- Original lineup circa 1993: left to right: Suavé, Big DS, Sticky Fingaz and Fredro Starr

Background information
- Origin: Queens, New York City, U.S.
- Genres: East Coast hip-hop; hardcore hip-hop;
- Works: Onyx discography
- Years active: 1988–present
- Labels: JMJ; Rush; Chaos; Def Jam; Armee; MNRK; D3; Goon MuSick; Mad Money Movement; Major Independents; X-Ray; 100 Mad; Profile;
- Members: Fredro Starr Sticky Fingaz
- Past members: Big DS Sonny Seeza
- Website: onyxhq.com

= Onyx (hip-hop group) =

American hip hop group

Onyx is an American hardcore hip hop group from New York City, formed in 1988 by Fredro Starr, Lil' Suavé (also known as Sonny Seeza) and the late Big DS. Sticky Fingaz joined the group in 1991.

They are best known for their 1993 platinum hit single "Slam", which The Source magazine described as a song that introduced the art of slam dancing into hip-hop. The group has released eight studio albums, three of which have charted in the Billboard 200 albums chart Top 25. Their debut album, Bacdafucup, has been certified platinum, won Best Rap Album at the Soul Train Music Awards and was selected as one of The Source magazine's 100 Best Rap Albums.

They have been quoted as describing their style as loud screaming, aggression, fighting with each other, stage diving, throwing water, rapping with grimy voices, and bald head fashion.

==History==
Onyx was formed in 1988 by schoolmates Fredro Starr, Sonny Seeza, and Big DS. They decided to name the band after the onyx stone. The band began recording their first demos in the basement of B-Wiz with drum machine beats from an SP-12. In 1989, Onyx signed Jeffrey Harris as their manager, who helped them secure a contract with the label Profile Records. On April 25, 1990, the group released their first single, Ah, And We Do It Like This, to low sales.

* _Tasks_
1. Please copy down the stretch of the passage on Onyx from "American hip hop" through "group in 1991." word for word.
2. Summarize the passage on Onyx in two sentences.

* _Information given_
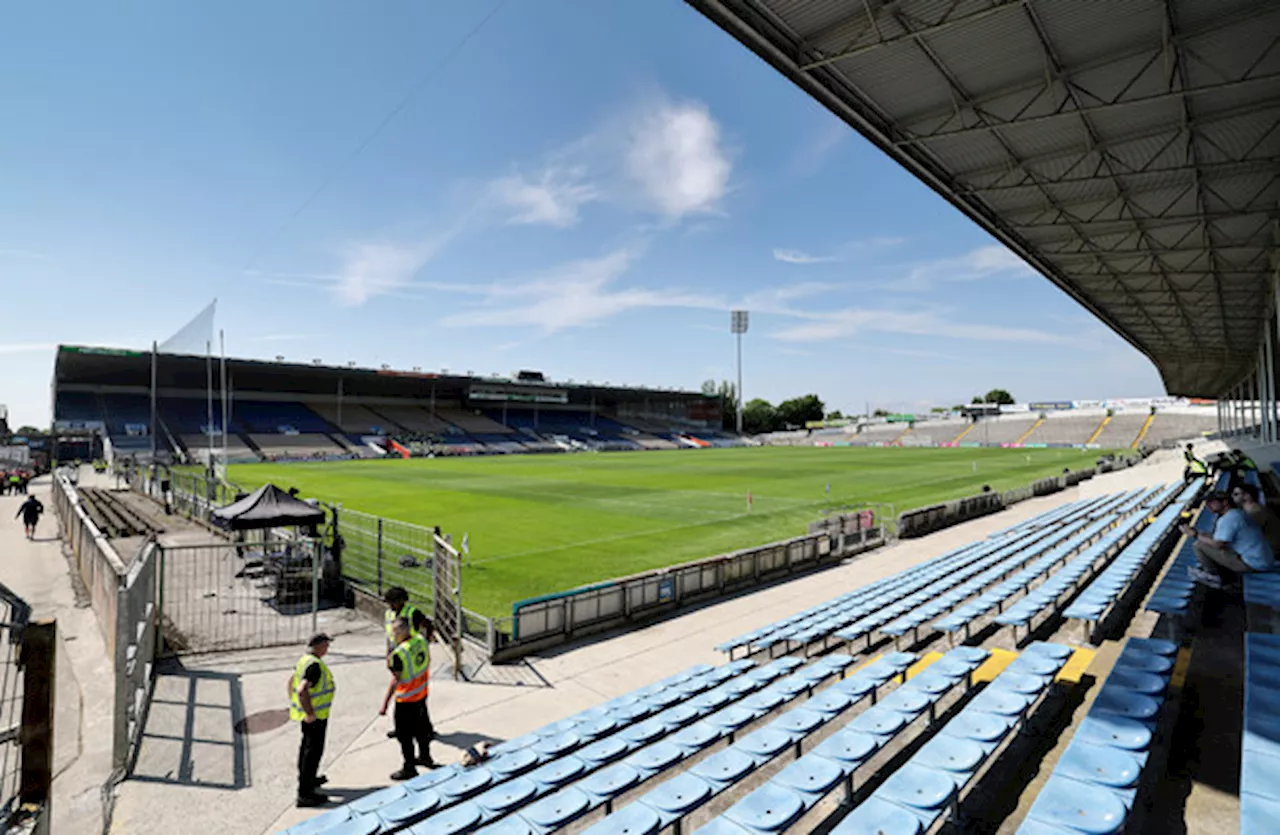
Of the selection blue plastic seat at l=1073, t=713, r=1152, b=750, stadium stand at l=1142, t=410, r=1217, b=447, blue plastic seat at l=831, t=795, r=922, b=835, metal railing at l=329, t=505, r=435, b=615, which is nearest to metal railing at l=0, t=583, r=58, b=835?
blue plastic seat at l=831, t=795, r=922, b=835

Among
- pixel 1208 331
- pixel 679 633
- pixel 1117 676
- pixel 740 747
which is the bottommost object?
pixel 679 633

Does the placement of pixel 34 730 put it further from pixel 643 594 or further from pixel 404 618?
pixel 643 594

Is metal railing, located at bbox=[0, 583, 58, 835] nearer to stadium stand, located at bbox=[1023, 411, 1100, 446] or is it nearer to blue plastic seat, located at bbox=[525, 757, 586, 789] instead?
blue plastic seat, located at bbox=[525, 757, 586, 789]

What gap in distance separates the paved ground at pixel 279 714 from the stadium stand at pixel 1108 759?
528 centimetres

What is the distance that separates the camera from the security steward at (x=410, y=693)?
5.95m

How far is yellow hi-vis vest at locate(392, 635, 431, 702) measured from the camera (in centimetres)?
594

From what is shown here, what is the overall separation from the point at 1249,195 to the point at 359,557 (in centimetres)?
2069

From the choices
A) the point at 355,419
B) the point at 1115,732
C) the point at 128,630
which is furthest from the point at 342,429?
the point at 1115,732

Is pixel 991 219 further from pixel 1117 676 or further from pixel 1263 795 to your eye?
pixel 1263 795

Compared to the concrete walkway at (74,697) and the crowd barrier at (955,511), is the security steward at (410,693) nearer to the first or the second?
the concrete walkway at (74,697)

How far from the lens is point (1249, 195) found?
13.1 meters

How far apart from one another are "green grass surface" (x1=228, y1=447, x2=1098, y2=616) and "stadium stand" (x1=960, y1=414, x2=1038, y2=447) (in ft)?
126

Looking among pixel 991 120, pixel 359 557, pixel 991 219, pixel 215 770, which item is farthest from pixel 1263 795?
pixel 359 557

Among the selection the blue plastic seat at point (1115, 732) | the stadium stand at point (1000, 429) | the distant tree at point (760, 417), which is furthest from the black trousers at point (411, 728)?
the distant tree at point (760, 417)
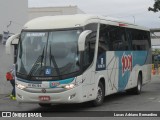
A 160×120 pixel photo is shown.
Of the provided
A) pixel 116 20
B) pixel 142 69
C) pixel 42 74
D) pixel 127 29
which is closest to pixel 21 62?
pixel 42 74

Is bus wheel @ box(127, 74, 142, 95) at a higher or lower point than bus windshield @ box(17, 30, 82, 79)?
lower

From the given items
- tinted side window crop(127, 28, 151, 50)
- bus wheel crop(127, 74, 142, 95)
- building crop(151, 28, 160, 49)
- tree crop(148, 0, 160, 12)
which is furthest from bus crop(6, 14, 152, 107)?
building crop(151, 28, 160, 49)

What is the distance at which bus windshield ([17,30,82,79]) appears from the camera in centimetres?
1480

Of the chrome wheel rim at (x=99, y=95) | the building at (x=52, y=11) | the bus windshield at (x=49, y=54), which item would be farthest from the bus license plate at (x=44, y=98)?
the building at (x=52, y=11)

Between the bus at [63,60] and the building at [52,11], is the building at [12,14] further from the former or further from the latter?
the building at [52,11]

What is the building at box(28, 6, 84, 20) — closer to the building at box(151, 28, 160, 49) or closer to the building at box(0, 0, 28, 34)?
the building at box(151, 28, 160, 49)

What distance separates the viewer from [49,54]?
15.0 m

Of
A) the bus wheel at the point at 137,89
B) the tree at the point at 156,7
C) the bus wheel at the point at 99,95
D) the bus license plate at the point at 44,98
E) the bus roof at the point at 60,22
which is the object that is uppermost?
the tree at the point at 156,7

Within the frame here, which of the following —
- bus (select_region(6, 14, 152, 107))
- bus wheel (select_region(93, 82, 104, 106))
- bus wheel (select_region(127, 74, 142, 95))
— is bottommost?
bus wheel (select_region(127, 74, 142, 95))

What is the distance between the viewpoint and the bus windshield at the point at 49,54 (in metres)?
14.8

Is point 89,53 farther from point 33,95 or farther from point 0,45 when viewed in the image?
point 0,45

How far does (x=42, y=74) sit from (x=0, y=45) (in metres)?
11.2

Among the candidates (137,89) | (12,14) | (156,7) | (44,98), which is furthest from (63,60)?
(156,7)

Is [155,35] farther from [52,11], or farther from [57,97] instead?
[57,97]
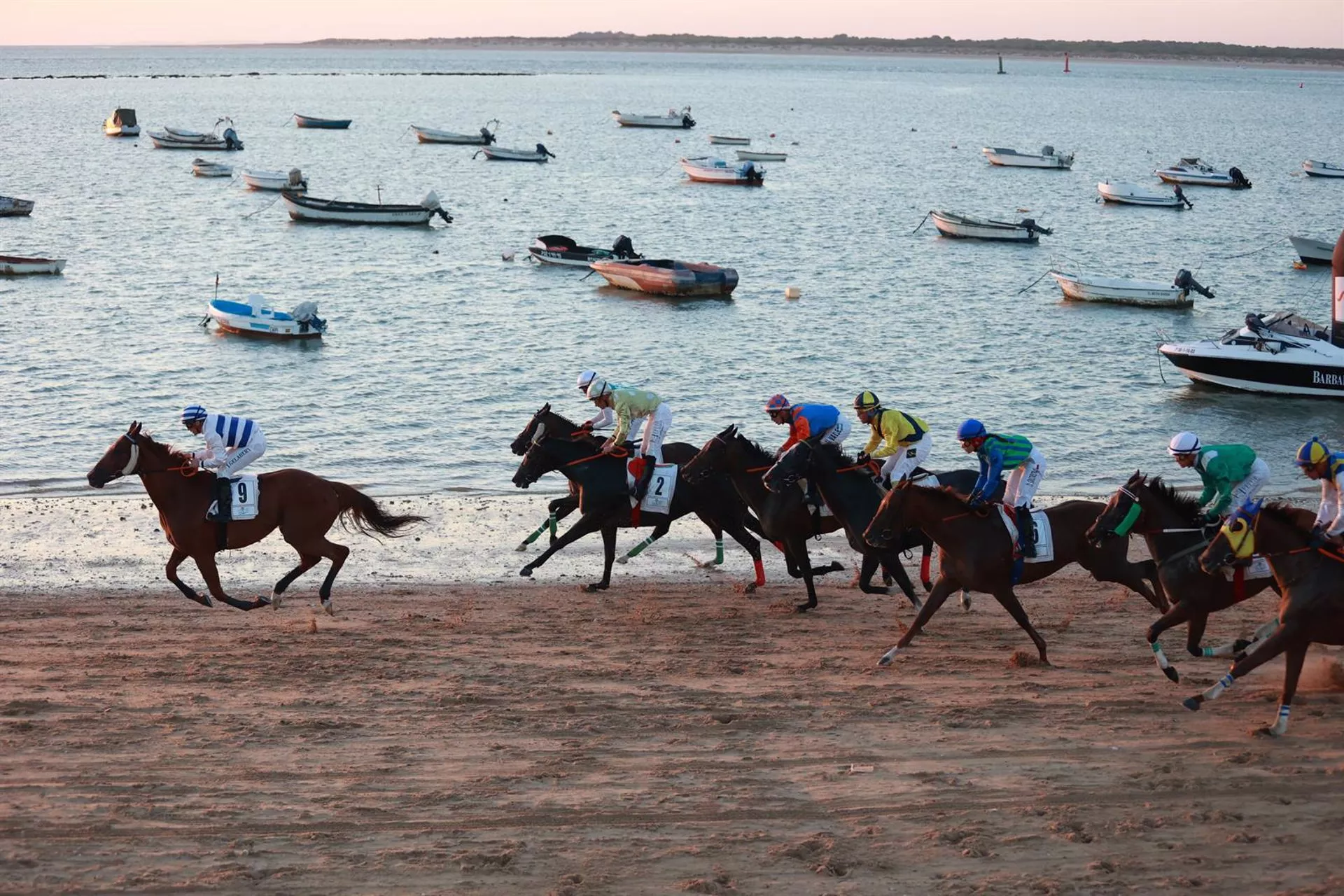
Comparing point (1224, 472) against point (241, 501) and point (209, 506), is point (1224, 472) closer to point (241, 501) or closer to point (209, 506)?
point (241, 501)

---

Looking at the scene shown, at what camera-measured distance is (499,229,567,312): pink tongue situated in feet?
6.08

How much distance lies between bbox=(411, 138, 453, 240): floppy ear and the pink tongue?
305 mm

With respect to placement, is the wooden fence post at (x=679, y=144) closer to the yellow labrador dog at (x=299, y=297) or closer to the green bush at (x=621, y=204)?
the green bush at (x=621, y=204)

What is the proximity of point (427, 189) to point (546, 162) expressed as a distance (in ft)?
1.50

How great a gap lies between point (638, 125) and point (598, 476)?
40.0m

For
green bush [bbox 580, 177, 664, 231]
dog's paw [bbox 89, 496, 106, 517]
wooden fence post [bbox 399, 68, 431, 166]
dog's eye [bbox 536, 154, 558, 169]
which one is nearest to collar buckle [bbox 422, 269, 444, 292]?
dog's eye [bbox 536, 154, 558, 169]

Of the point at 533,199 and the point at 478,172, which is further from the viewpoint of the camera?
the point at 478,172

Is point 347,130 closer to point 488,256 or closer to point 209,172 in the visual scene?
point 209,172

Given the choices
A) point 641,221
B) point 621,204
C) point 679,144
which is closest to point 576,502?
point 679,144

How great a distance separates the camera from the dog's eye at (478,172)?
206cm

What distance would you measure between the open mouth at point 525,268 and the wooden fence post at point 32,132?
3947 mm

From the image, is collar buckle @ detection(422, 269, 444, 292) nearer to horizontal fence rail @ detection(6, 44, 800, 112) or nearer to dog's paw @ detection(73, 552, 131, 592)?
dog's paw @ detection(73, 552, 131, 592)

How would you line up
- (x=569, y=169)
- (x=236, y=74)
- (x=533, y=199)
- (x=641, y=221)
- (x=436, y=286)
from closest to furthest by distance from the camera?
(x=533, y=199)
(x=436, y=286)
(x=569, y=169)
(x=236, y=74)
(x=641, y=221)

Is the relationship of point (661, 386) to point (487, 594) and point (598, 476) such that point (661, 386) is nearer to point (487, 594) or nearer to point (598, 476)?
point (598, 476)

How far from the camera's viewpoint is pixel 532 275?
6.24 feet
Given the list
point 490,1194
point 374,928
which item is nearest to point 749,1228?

---

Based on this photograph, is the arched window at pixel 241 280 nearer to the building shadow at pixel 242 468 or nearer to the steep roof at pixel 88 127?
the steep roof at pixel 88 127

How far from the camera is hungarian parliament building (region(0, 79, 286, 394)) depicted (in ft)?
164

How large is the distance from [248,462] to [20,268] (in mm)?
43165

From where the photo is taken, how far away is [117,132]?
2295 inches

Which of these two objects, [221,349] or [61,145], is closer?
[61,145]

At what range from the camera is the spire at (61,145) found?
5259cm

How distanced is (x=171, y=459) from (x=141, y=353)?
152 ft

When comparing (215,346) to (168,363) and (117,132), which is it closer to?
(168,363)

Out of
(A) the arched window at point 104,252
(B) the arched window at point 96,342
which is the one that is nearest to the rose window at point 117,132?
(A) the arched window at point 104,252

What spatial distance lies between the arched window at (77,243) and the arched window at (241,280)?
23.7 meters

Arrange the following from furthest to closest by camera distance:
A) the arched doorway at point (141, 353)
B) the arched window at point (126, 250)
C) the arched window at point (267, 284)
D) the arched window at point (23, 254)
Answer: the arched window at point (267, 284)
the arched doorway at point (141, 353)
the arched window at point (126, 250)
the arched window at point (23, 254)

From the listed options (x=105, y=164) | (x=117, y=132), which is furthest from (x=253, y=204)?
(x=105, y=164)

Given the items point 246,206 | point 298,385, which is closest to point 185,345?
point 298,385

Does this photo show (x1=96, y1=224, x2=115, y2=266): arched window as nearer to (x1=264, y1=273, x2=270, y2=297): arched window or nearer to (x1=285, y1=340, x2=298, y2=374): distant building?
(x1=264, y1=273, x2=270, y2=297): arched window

* _Answers for each item_
1.
American hip hop group

Onyx is an American hardcore hip hop group from New York City, formed in 1988 by Fredro Starr, Lil' Suavé (also known as Sonny Seeza) and the late Big DS. Sticky Fingaz joined the group in 1991.

2. Onyx is an American hardcore hip hop group from New York City, formed in 1988 by Fredro Starr, Sonny Seeza and Big DS, with Sticky Fingaz joining in 1991. The group is best known for its 1993 platinum single "Slam," and its debut album, Bacdafucup, was certified platinum and won Best Rap Album at the Soul Train Music Awards.